Notre pèlerinage s‘achève par la visite du second étage avec la salle « d’atours » demeurée intacte, dont les placards aménagés en vitrines contiennent les robes, les superbes manteaux de cour de Joséphine, ainsi que des vêtements de sa fille.
Enfin dans deux dernières salles sont exposés les souvenirs de la reine Hortense et du prince Eugène, et des documents sur l’histoire de la Malmaison.
Visite de Bois-Préau
En quittant la Malmaison, le soleil et la douceur exceptionnelle du temps nous incitent à aller à pied à Bois-Préau, à travers le parc. D’autant qu’un gardien nous encourage dans cette entreprise en annonçant 5 minutes de marche. En fait il nous en faut 20 pour toucher le but et la fatigue commence à se faire sentir dans quelques « rangs ». En pareil cas, il ne faut pas s‘arrêter et le temps nous est d’ailleurs compté pour cette seconde étape.
Château de Bois-Préau (vue extérieure)
Nous pénétrons dans le musée où une guide nous conduit immédiatement dans le vestibule.
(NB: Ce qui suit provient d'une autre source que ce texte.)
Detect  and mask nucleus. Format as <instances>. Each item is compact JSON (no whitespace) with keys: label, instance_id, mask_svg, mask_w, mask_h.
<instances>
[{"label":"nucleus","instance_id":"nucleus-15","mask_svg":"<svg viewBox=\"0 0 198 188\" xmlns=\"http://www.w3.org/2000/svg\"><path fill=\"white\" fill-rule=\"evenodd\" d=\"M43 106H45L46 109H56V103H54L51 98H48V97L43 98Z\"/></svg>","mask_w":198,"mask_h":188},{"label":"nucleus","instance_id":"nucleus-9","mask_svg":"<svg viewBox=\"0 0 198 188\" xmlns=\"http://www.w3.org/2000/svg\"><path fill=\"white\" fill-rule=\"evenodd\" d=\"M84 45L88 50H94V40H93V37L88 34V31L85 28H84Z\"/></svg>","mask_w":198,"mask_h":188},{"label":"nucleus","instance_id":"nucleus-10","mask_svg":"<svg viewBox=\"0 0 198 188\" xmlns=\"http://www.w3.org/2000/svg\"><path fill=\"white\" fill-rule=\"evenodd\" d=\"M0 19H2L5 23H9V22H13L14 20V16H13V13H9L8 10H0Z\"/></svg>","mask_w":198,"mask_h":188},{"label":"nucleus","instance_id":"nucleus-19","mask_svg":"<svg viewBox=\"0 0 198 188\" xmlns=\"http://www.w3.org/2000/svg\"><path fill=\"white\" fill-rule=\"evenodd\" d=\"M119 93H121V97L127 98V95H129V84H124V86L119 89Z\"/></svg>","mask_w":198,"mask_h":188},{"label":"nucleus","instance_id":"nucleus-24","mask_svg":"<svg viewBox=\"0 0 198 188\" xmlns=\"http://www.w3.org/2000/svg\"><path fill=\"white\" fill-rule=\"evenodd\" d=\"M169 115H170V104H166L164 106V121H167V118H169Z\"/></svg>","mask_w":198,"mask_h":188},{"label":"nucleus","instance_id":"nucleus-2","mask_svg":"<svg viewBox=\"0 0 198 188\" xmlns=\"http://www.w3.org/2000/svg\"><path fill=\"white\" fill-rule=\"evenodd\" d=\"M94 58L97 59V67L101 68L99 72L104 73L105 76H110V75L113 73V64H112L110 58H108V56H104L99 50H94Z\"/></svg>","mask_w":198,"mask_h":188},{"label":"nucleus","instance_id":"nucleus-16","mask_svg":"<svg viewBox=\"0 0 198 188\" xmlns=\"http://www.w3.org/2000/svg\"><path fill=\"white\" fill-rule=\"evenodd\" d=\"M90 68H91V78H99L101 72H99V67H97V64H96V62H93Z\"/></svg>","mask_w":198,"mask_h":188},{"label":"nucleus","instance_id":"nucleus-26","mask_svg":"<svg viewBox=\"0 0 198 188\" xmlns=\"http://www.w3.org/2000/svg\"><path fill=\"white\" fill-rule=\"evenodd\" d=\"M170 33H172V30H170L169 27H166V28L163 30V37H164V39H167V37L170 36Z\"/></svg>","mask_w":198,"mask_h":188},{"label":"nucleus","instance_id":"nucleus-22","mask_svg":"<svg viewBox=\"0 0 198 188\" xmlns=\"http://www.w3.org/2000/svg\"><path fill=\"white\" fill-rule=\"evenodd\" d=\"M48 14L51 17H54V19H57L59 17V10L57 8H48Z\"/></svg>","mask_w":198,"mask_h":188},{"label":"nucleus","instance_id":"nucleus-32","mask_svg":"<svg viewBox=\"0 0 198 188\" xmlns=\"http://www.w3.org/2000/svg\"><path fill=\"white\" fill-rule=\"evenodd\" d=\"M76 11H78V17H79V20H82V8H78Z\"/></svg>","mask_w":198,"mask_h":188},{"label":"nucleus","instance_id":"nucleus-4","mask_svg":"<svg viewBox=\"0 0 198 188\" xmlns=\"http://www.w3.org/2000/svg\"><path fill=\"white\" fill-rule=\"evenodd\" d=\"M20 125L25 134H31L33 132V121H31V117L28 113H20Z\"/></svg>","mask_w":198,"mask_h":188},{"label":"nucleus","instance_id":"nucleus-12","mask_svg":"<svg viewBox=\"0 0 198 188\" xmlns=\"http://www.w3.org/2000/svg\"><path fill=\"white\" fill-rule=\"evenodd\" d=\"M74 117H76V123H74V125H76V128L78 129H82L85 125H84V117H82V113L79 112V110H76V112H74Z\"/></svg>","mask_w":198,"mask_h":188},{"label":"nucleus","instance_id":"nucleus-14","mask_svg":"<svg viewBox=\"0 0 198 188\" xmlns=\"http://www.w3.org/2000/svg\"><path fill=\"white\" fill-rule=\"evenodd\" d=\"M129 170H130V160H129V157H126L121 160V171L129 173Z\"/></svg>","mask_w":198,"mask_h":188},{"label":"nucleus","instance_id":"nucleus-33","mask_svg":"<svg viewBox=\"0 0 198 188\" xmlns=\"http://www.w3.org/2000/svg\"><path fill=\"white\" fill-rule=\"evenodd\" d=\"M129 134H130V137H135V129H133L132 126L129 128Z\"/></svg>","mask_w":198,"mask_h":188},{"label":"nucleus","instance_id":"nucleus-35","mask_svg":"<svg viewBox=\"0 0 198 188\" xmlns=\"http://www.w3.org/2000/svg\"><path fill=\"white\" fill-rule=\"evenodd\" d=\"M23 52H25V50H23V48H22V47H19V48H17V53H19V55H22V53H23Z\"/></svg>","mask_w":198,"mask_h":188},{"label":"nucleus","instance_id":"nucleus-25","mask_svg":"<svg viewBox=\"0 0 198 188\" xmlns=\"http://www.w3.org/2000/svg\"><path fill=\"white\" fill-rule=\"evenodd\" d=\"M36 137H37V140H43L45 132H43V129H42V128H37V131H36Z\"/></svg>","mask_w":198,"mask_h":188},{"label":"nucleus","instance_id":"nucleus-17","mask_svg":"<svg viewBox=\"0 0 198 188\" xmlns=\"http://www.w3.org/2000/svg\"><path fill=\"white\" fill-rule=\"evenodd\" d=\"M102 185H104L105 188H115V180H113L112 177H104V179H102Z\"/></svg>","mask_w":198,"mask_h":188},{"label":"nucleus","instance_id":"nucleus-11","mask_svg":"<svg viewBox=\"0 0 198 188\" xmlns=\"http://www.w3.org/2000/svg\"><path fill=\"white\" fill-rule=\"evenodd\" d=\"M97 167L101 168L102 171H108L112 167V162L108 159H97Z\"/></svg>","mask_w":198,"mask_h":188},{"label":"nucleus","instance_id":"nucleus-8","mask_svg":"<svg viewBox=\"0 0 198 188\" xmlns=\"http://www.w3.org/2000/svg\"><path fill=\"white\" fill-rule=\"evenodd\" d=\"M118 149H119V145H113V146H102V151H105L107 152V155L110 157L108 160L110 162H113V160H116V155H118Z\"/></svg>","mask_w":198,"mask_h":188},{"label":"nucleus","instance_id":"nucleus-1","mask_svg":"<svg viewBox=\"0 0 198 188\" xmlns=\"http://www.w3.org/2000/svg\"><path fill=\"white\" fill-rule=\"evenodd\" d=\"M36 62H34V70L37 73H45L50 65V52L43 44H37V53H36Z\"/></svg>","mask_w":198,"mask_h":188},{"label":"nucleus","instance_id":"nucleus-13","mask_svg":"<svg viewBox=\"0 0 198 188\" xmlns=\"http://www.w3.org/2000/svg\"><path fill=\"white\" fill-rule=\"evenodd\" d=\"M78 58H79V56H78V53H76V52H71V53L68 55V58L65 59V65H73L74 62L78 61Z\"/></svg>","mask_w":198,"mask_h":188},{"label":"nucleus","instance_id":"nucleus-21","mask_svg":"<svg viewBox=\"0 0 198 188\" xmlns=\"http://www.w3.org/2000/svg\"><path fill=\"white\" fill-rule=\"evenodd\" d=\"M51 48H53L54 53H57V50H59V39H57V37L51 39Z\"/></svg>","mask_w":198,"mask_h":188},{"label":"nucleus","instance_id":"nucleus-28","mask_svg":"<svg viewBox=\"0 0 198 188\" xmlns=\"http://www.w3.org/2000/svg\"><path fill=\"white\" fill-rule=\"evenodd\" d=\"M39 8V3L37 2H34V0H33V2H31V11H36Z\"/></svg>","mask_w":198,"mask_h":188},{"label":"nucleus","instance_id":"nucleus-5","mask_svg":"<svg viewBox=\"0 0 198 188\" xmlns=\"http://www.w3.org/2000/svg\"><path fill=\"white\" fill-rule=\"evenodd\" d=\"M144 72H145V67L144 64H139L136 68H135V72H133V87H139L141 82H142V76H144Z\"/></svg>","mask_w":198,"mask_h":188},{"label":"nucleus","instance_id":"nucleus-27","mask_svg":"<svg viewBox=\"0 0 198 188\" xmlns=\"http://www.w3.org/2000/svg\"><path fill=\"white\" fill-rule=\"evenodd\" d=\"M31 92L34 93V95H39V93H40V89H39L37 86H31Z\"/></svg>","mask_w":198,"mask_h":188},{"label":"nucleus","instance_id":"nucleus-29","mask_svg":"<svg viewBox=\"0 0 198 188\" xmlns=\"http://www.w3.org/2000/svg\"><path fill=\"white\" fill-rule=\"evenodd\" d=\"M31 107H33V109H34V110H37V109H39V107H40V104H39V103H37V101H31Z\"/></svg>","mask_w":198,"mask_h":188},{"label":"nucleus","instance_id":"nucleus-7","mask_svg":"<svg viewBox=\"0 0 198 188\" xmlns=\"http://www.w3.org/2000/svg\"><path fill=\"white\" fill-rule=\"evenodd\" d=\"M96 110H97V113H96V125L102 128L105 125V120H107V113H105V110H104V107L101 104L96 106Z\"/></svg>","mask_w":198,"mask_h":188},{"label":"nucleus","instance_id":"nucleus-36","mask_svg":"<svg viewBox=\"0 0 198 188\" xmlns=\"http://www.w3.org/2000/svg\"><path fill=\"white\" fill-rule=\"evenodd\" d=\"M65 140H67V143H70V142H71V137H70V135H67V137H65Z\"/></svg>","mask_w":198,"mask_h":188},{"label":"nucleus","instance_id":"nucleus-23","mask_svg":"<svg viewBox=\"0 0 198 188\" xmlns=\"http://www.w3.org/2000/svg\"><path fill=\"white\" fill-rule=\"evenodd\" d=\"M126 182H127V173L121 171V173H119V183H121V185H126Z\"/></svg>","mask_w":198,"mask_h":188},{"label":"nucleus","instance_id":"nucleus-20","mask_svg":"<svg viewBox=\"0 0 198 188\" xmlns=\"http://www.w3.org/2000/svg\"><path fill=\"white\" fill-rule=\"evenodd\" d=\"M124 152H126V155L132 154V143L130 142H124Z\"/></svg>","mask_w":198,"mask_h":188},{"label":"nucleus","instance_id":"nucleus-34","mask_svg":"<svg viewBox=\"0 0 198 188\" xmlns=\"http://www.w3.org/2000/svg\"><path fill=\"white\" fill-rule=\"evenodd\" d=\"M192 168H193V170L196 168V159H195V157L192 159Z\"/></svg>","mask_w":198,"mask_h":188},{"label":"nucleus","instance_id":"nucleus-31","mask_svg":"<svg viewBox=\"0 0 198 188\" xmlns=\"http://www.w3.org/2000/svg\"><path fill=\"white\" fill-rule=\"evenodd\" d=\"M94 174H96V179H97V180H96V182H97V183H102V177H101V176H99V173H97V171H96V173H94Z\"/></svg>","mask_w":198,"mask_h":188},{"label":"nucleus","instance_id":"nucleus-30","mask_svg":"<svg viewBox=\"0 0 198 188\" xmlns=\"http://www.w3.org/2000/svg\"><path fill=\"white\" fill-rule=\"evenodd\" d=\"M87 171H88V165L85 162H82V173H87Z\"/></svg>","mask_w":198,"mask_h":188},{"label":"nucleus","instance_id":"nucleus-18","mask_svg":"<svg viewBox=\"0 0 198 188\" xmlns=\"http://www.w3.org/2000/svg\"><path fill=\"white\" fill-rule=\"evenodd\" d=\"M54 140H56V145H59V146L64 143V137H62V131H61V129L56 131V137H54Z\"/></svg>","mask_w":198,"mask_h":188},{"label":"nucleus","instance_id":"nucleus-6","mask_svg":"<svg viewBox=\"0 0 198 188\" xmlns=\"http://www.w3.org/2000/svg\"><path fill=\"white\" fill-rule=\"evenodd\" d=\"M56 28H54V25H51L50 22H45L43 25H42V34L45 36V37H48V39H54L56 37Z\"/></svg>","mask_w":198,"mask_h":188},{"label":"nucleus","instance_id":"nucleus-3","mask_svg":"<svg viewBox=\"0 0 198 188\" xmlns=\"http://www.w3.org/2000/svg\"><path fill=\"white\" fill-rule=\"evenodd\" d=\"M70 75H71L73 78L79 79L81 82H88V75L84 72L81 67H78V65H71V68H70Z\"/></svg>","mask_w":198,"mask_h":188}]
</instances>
Elle résume l’histoire de ce domaine « annexe » de la Malmaison.
L‘ensemble ayant été reçu en héritage par le prince Eugène les domaines sont vendus séparément en 1828 par sa veuve, la princesse Auguste-Amélie de Bavière.
Le château de Bois-Préau est reconstruit en 1853 par M. Rodriguès-Henriques puis il passe de mains en mains jusqu‘à ce qu’un collectionneur américain Edward Tuck en fasse donation aux musées nationaux en 1926 pour réunir à nouveau les deux domaines.
Devenu musée en 1958, Bois–Préau est consacré depuis 1984 au souvenir de la captivité à Ste-Hélène de la mort de Napoléon, du retour des cendres, et à la légende impériale.
Quittant ce vestibule, non sans avoir remarqué la statue de « Napoléon mourant » due à Vicenzo Vela, nous visitons rapidement les différentes salles : salle des pièces et monnaies, puis dans l‘escalier menant au premier étage le tableau de Napoléon sur son lit de mort, peint par Mauzaisse.
Là, plusieurs pièces sont consacrées à la captivité de l‘Empereur : souvenirs du voyage vers Ste-Hélène ; meubles et objets provenant de sa résidence de Longwood, parmi lesquels un bel échiquier, un lit de camp, un grand paravent chinois, un banc du jardin, des fauteuils de jonc, de la vaisselle, les derniers vêtements, des vases sacrés, etc... On y voit également le masque mortuaire pris par le médecin Antommacki, et offert à l’épouse du Maréchal Bertrand, un fidèle de l‘Empereur.
– une salle est dédiée au retour des cendres de l‘Empereur, représenté dans le tableau de Philippoteaux, et des vues du Cortège sur le chemin des Invalide s.
– une autre salle contient les souvenirs et les meubles de Louis Marchand, premier valet de chambre de l‘Empereur à Ste-Hélène.
– enfin deux salles évoquent la légende napoléonienne par des collections de sculptures, peintures, gravures et par des vitrines montrant de nombreux objets utilisés par Napoléon, de même quelques–unes des photographies d‘acteurs ou d‘actrices ayant incarné les rôle s de l’Empereur ou du duc de Reichstadt.
Retour
La visite étant terminée, allons-nous devoir faire en sens in verse, et toujours à pied, le chemin qui nous sépare du car.
C’est bien en tout cas ce qui est prévu…
Eh bien non, car Mme Eymar, prenant ses jambes à son cou, est allé chercher le car qui nous a pris à la grille de Bois-Préau ...
A la satisfaction générale, nous voilà bien vite rendus à Garches.
Si certains d‘entre nous ont malgré tout senti leurs jambes un peu lourdes, ils sûrement pas regretté leur effort. Car nous avons maintenant tant de souvenirs de la Malmaison que nous pouvons rêver de ce « Trianon du Consulat » où la vie de Joséphine et de Bonaparte a du être si pleine de charme et de joies, avant que des nuages viennent obscurcir leurs jours.